- Let’s start by examining the three tables.
Write queries to select the rows from each table. Because some of the tables have many rows, select just the first 10 rows from each.
What are the column names of each table?
What is the primary key for each table? Can you identify any foreign keys?
Write a query to count how many different subreddits there are.
Write a few more queries to figure out the following information:
- What user has the highest
- What post has the highest
- What are the top 5 subreddits with the highest `subscriber_count.
Now let’s join the data from the different tables to find out some more information.
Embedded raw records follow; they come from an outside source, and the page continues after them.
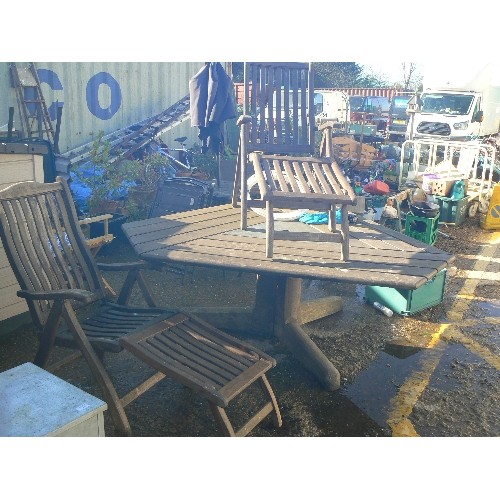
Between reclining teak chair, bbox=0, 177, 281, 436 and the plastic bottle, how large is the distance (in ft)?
6.30

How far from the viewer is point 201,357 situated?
308 centimetres

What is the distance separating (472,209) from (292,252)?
6.25 m

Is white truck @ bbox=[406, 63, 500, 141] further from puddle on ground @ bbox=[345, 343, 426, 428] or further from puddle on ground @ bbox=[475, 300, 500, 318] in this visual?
puddle on ground @ bbox=[345, 343, 426, 428]

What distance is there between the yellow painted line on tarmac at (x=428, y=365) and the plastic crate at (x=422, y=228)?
1.00 metres

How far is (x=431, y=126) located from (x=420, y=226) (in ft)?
26.1

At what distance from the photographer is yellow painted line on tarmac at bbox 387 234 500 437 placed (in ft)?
10.6

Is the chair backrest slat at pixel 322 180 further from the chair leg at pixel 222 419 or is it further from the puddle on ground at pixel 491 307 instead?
the puddle on ground at pixel 491 307

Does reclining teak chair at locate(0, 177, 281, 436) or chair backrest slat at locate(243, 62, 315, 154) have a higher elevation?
chair backrest slat at locate(243, 62, 315, 154)

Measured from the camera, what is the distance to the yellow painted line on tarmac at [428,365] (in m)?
3.23

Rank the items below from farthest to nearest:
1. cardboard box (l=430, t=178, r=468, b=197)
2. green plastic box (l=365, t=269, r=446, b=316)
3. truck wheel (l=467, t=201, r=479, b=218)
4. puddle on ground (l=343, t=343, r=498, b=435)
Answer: truck wheel (l=467, t=201, r=479, b=218) → cardboard box (l=430, t=178, r=468, b=197) → green plastic box (l=365, t=269, r=446, b=316) → puddle on ground (l=343, t=343, r=498, b=435)

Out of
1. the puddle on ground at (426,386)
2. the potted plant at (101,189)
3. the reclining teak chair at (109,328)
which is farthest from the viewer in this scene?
the potted plant at (101,189)

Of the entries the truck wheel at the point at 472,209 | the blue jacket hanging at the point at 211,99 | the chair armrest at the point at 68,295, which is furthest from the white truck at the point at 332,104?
the chair armrest at the point at 68,295

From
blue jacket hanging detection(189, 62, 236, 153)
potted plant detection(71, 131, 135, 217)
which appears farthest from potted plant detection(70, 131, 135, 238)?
blue jacket hanging detection(189, 62, 236, 153)
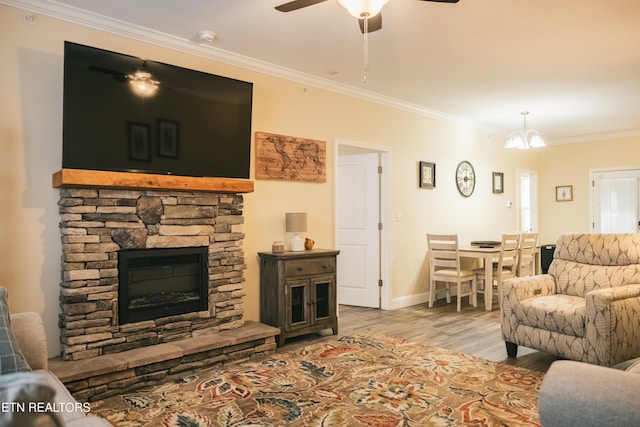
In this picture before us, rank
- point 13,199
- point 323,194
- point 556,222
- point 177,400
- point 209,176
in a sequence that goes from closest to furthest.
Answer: point 177,400 < point 13,199 < point 209,176 < point 323,194 < point 556,222

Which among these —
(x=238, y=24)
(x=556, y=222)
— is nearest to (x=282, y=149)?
(x=238, y=24)

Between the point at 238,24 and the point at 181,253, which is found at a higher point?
the point at 238,24

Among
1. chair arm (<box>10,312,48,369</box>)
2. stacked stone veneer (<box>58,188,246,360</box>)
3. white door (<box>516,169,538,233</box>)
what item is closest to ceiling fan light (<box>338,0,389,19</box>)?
stacked stone veneer (<box>58,188,246,360</box>)

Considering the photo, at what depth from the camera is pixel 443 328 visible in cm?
479

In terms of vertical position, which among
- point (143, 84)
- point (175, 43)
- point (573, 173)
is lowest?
point (573, 173)

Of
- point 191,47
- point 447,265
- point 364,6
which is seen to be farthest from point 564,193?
point 364,6

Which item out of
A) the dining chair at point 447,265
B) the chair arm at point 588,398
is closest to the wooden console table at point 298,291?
the dining chair at point 447,265

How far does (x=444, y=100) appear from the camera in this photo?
19.0 feet

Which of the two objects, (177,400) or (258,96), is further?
(258,96)

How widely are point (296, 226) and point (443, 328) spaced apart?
1926mm

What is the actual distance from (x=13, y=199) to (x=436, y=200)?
5.05 meters

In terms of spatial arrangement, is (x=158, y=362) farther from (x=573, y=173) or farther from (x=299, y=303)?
(x=573, y=173)

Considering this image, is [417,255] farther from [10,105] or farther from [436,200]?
[10,105]

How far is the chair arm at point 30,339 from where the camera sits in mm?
2094
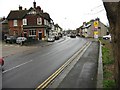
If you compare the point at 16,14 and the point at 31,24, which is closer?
the point at 31,24

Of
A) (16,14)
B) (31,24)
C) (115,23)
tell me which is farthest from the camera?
(16,14)

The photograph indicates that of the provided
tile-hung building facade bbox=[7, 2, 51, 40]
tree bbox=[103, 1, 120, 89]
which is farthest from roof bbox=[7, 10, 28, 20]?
tree bbox=[103, 1, 120, 89]

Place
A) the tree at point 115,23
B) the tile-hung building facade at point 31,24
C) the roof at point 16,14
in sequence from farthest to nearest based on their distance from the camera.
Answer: the roof at point 16,14
the tile-hung building facade at point 31,24
the tree at point 115,23

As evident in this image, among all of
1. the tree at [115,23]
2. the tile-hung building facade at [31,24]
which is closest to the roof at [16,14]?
the tile-hung building facade at [31,24]

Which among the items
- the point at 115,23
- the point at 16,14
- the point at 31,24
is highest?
the point at 16,14

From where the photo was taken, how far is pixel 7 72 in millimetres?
17734

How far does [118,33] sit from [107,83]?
4.02 metres

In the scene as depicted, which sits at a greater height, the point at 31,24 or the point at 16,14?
the point at 16,14

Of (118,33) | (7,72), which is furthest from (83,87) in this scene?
(7,72)

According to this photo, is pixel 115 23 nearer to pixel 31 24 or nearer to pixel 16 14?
pixel 31 24

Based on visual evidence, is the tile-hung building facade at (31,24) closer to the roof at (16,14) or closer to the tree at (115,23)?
the roof at (16,14)

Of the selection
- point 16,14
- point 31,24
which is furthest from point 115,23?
point 16,14

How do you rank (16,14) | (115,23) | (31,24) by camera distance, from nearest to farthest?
(115,23) → (31,24) → (16,14)

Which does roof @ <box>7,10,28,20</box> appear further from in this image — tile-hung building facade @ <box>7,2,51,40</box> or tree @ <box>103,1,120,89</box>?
tree @ <box>103,1,120,89</box>
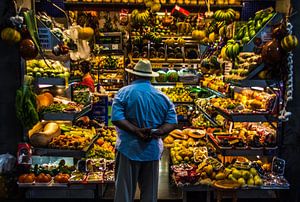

Use a LEFT JOIN with the users and posts tables to find out how many posts each user has made. Have the users table as the left table and order the data by the number of posts in descending order.
Over time, posts may be removed and users might delete their accounts.
We only want to see existing posts where the users are still active, so use an INNER JOIN to write a query to get these posts. Have the posts table as the left table.
- Some new posts have been added to Reddit!
Stack the new posts2 table under the existing posts table to see them.
- Now you need to find out which subreddits have the most popular posts. We’ll say that a post is popular if it has a score of at least 5000. We’ll do this using a WITH and a JOIN.
First, you’ll need to create the temporary table that we’ll nest in the WITH clause by writing a query to select all the posts that have a score of at least 5000.
Next, place the previous query within a WITH clause, and alias this table as popular_posts.
Finally, utilize an INNER JOIN to join this table with the subreddits table, with subreddits as the left table. Select the subreddit name, the title and score of each post, and order the results by each popular post’s score in descending order.
- Next, you need to find out the highest scoring post for each subreddit.
Do this by using an INNER JOIN, with posts as the left table.
- Finally, you need to write a query to calculate the average score of all the posts for each subreddit.
Consider utilizing a JOIN, AVG, and GROUP BY to accomplish this, with the subreddits table as the left table.